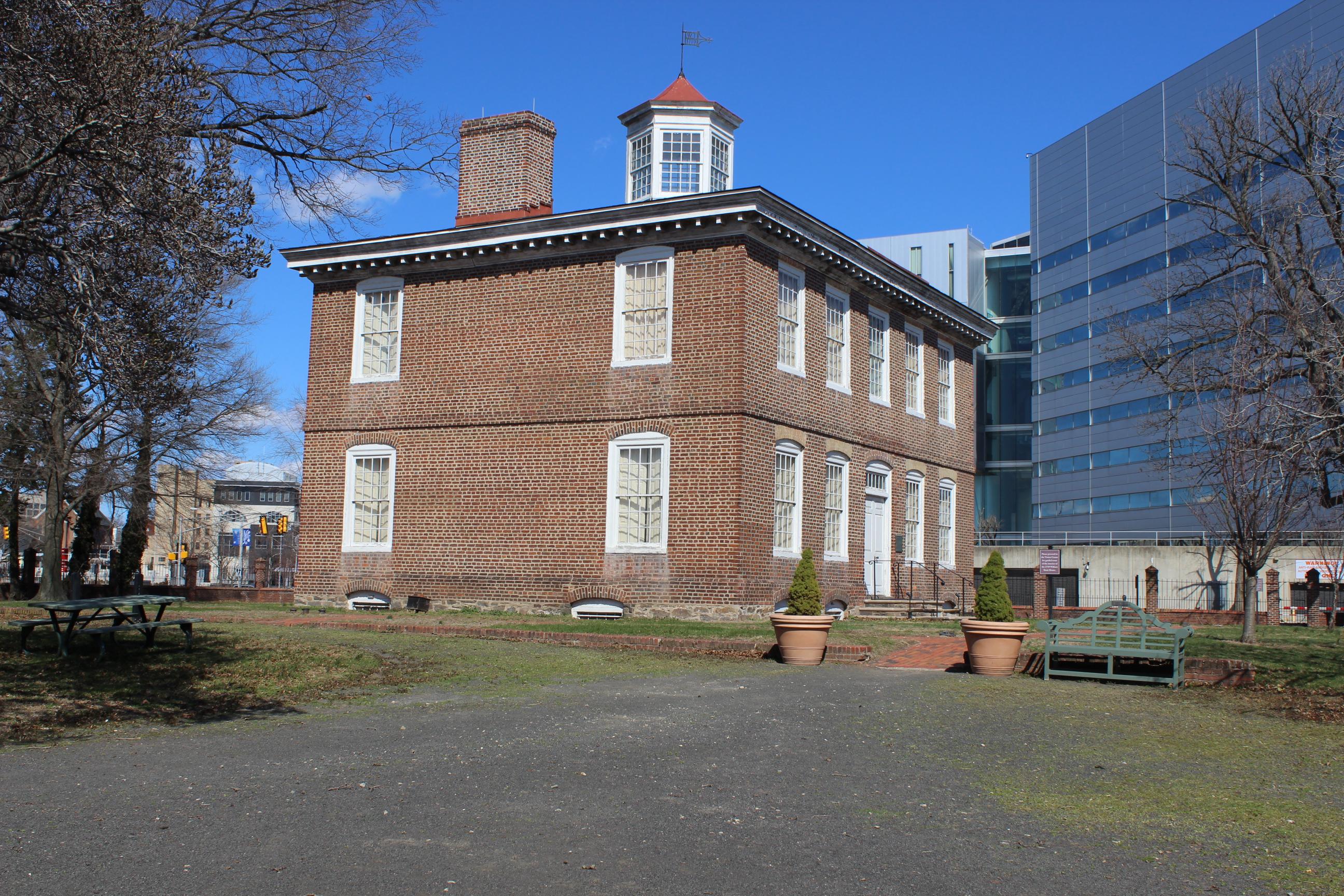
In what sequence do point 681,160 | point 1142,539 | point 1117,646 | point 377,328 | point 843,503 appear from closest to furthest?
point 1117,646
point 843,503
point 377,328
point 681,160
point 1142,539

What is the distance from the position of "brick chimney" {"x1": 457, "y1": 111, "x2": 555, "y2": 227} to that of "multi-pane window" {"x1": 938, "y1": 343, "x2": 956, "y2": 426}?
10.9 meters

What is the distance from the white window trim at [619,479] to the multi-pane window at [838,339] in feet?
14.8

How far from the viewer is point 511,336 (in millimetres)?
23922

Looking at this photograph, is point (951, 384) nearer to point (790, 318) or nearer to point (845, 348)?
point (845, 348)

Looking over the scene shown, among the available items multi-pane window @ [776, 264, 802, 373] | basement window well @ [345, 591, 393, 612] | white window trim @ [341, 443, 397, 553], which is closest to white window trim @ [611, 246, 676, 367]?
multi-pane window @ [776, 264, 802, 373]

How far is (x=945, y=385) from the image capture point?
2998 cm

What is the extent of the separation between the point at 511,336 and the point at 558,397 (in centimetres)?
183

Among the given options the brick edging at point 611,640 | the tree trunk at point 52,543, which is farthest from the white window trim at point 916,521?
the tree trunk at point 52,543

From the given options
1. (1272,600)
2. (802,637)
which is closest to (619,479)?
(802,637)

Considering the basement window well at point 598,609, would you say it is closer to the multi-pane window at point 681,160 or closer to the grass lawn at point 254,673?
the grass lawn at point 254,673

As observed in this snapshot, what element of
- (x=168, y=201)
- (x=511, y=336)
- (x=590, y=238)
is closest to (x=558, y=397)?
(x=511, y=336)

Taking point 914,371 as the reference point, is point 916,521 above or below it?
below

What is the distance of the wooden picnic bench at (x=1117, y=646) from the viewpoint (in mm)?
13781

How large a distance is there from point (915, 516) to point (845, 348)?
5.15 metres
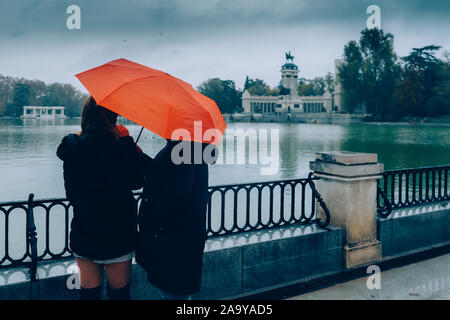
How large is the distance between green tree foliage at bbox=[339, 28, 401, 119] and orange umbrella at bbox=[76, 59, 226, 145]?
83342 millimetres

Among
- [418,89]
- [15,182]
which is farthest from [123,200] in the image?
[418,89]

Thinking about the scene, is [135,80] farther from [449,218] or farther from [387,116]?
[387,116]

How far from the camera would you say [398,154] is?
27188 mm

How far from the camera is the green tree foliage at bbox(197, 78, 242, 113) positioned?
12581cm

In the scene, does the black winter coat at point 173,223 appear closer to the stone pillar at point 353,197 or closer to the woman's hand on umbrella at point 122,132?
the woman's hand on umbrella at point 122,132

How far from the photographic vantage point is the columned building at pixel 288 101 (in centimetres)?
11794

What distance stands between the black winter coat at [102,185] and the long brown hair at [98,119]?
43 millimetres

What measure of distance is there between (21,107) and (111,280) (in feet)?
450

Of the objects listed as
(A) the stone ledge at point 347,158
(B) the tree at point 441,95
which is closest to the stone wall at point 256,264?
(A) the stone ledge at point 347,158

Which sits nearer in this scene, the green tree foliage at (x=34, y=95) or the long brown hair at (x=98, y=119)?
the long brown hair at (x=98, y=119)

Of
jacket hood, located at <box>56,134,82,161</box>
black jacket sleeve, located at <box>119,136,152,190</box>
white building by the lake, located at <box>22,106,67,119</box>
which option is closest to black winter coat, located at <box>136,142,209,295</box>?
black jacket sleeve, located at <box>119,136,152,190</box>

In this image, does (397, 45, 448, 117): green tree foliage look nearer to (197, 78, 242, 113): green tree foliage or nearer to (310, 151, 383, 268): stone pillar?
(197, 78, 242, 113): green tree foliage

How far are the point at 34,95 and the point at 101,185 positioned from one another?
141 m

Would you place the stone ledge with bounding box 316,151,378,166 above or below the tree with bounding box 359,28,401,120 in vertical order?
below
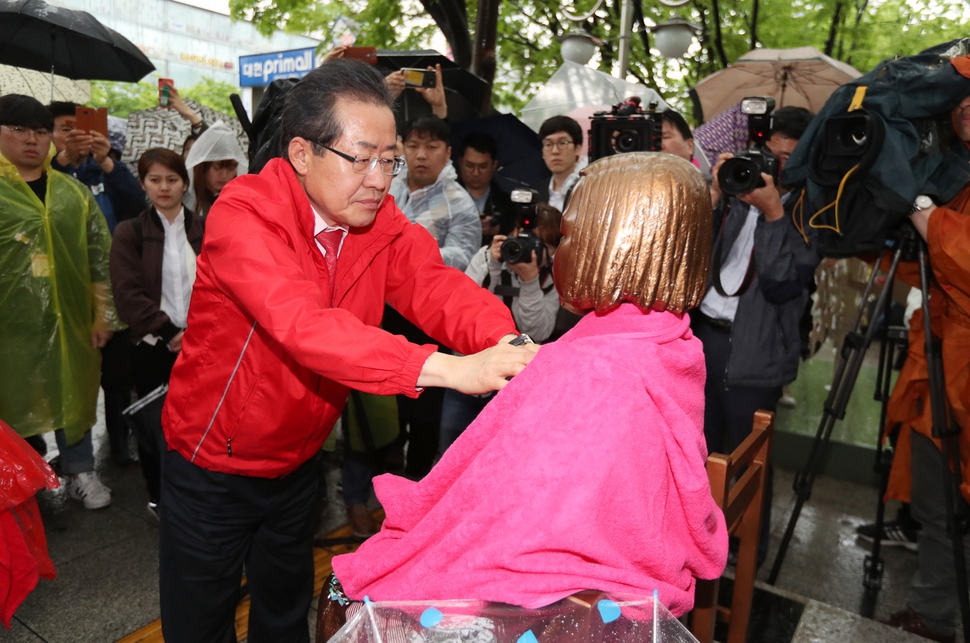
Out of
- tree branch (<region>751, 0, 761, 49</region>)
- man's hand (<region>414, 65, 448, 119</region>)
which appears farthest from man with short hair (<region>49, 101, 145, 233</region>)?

==========

What to do:
The lines to repeat start at the one holding "Which sits nearer" and run through the last line of the records above; write them out exactly, both ends included, but not the pictures.

The result:
Which sits nearer in this scene, the green tree foliage at (x=34, y=95) or the long brown hair at (x=98, y=119)?
the long brown hair at (x=98, y=119)

Of
jacket hood, located at <box>56,134,82,161</box>
black jacket sleeve, located at <box>119,136,152,190</box>
white building by the lake, located at <box>22,106,67,119</box>
which option is closest to black winter coat, located at <box>136,142,209,295</box>?
black jacket sleeve, located at <box>119,136,152,190</box>

In this image, does (397, 45, 448, 117): green tree foliage look nearer to (197, 78, 242, 113): green tree foliage or nearer to (310, 151, 383, 268): stone pillar?
(197, 78, 242, 113): green tree foliage

How far are the point at 34,95 and the point at 101,185 positioned from one another?
141 m

Would you place the stone ledge with bounding box 316,151,378,166 above or below the tree with bounding box 359,28,401,120 in vertical order?
below
Out of
- tree branch (<region>751, 0, 761, 49</region>)
- man's hand (<region>414, 65, 448, 119</region>)
which appears farthest from man with short hair (<region>49, 101, 145, 233</region>)?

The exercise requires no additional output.